* DATASET SECTION:
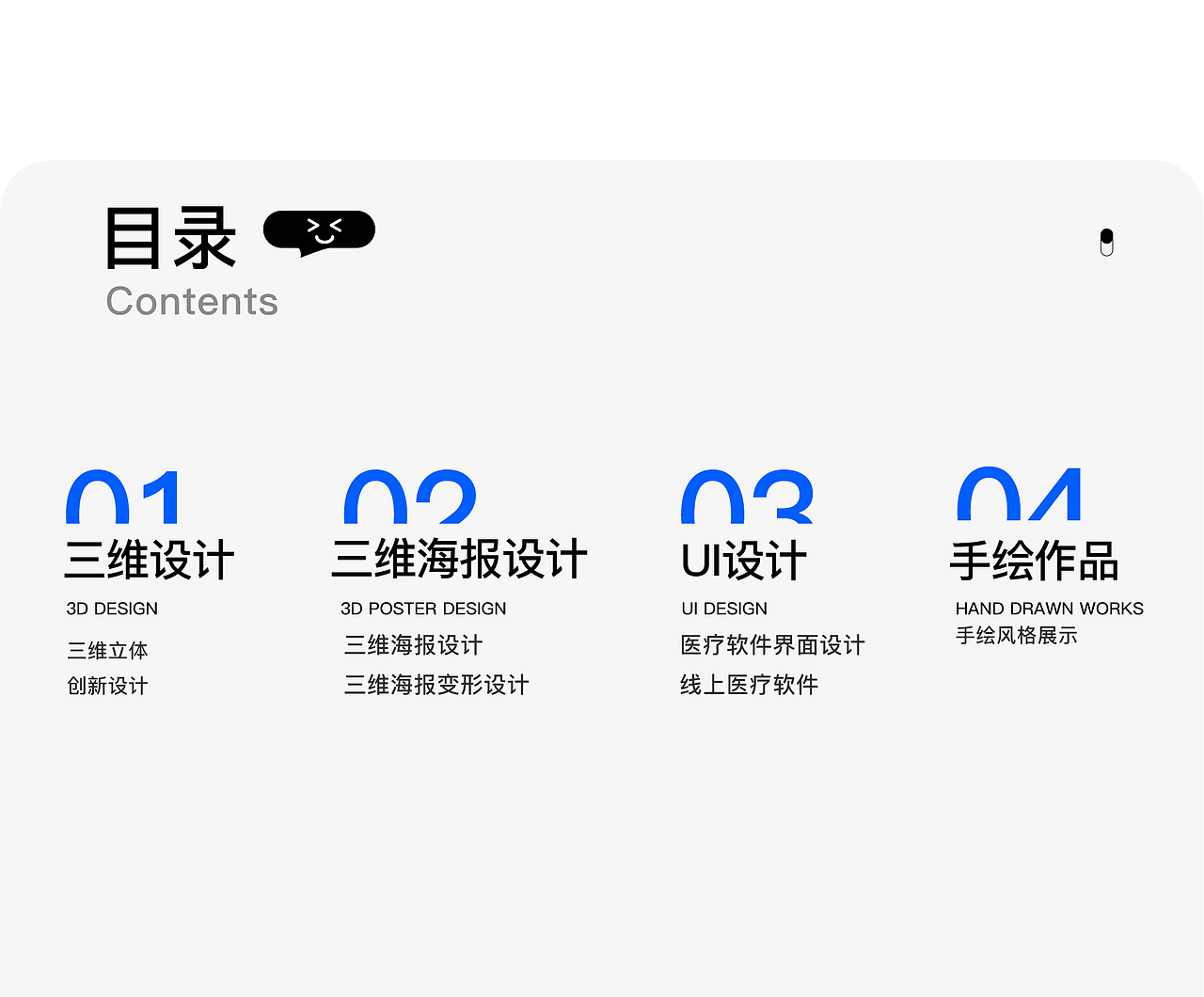 2024作品集（图ZMzY3OTAzNzI4） - 人物/生物 - 站酷设计师Z84725731原创素材 - 站酷ZCOOL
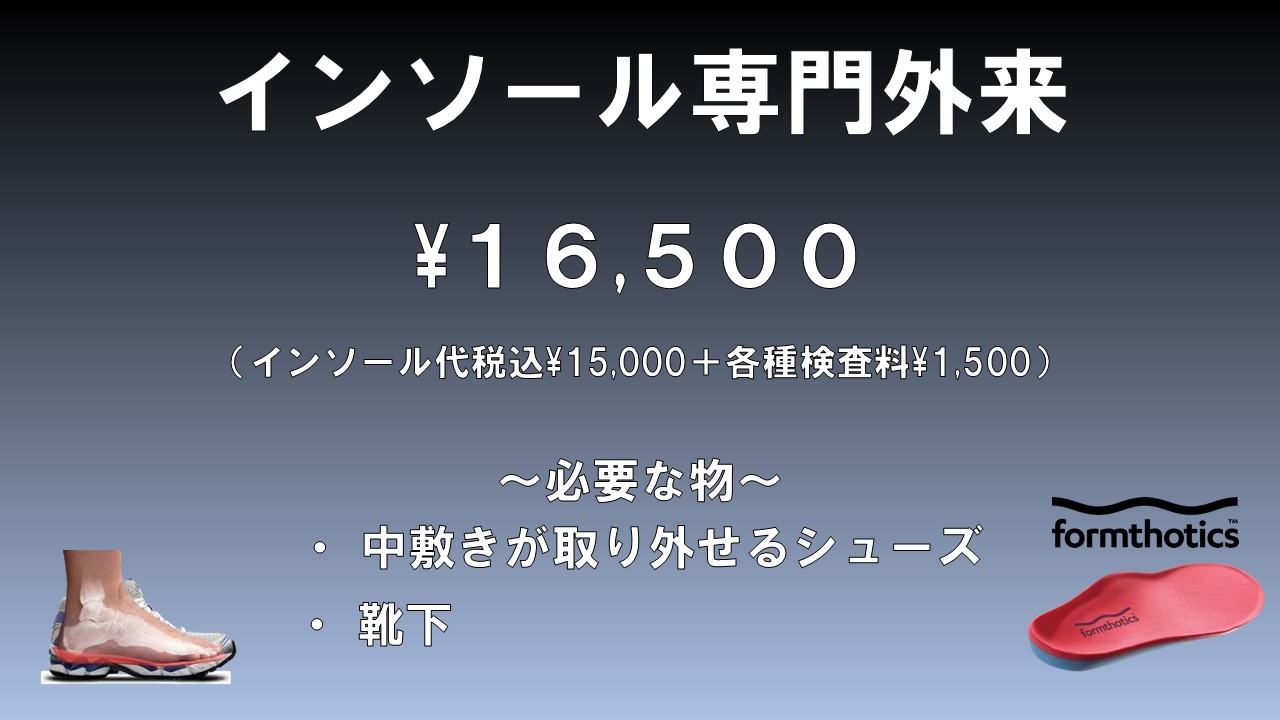 インソール専門外来 ￥１５，０００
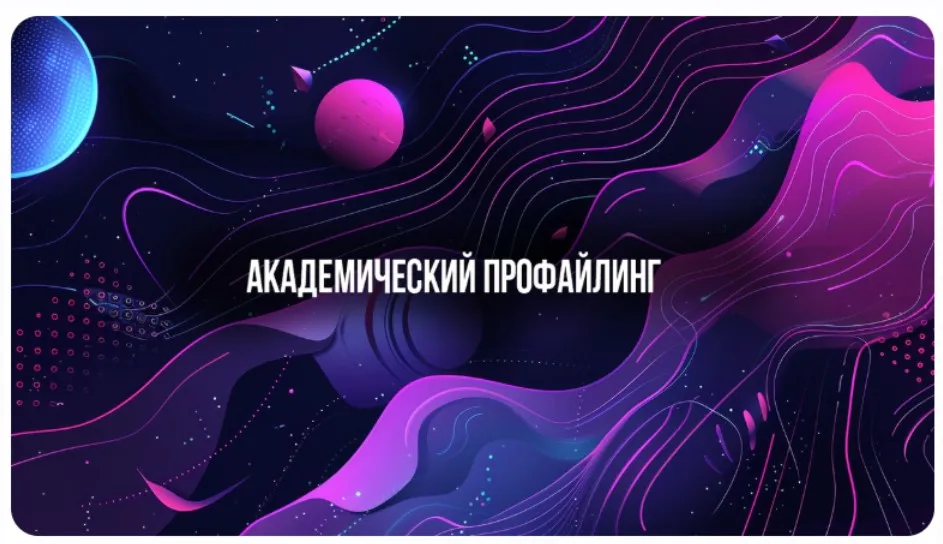 [Институт Современного НЛП] Академический профайлинг (Михаил Пелехатый, Евгений Спирица)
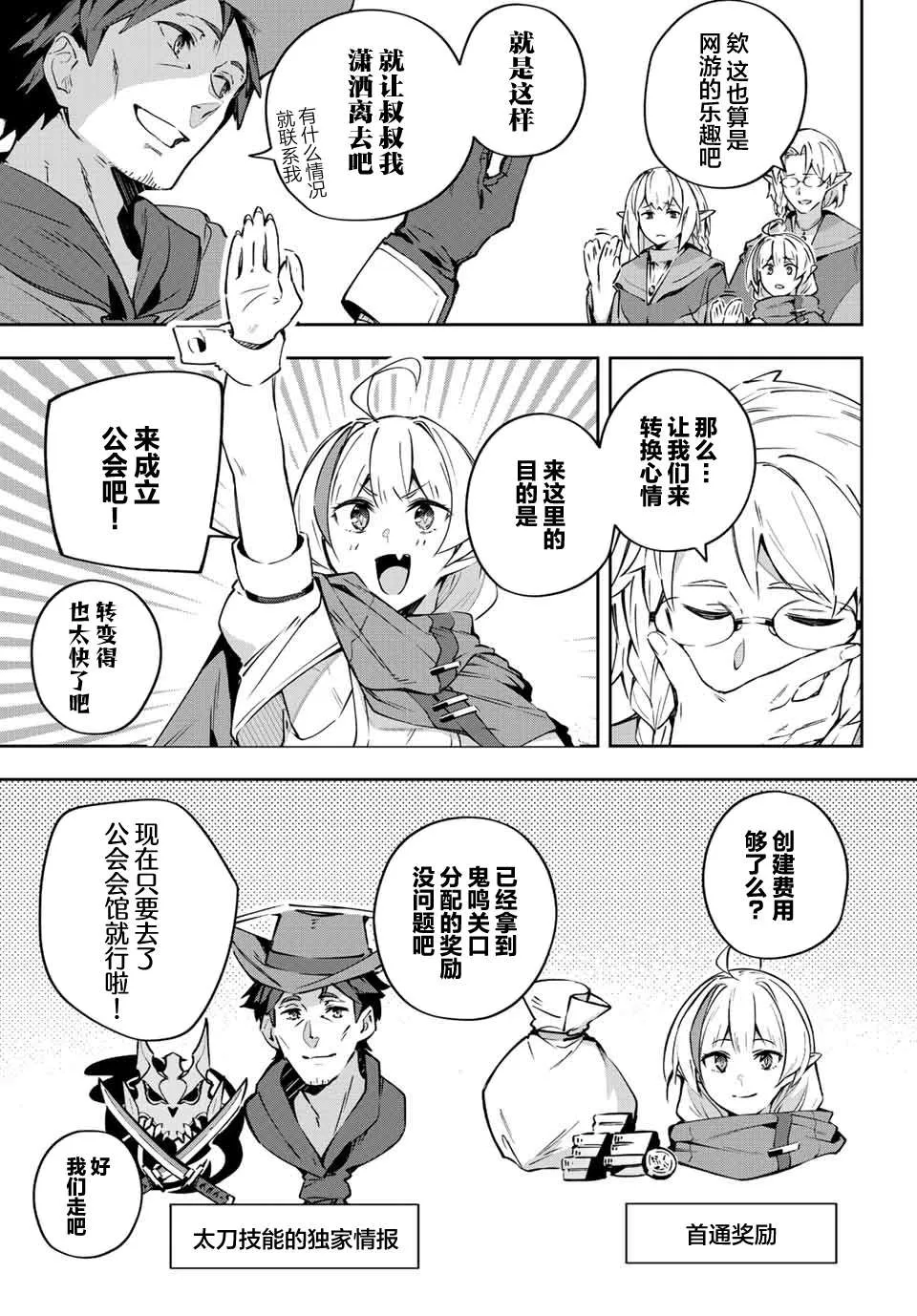 Destiny Unchain Online 〜成为吸血鬼少女，不久后被称为『红之魔王』〜漫画,第13话3图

* PROBLEM DETAILS: Write out exactly the lines from the line that contains "[Институт Современного НЛП]" through the end of the material, including both ends. No pictures belong in the copy.

* FINAL ANSWER:
 [Институт Современного НЛП] Академический профайлинг (Михаил Пелехатый, Евгений Спирица)
 Destiny Unchain Online 〜成为吸血鬼少女，不久后被称为『红之魔王』〜漫画,第13话3图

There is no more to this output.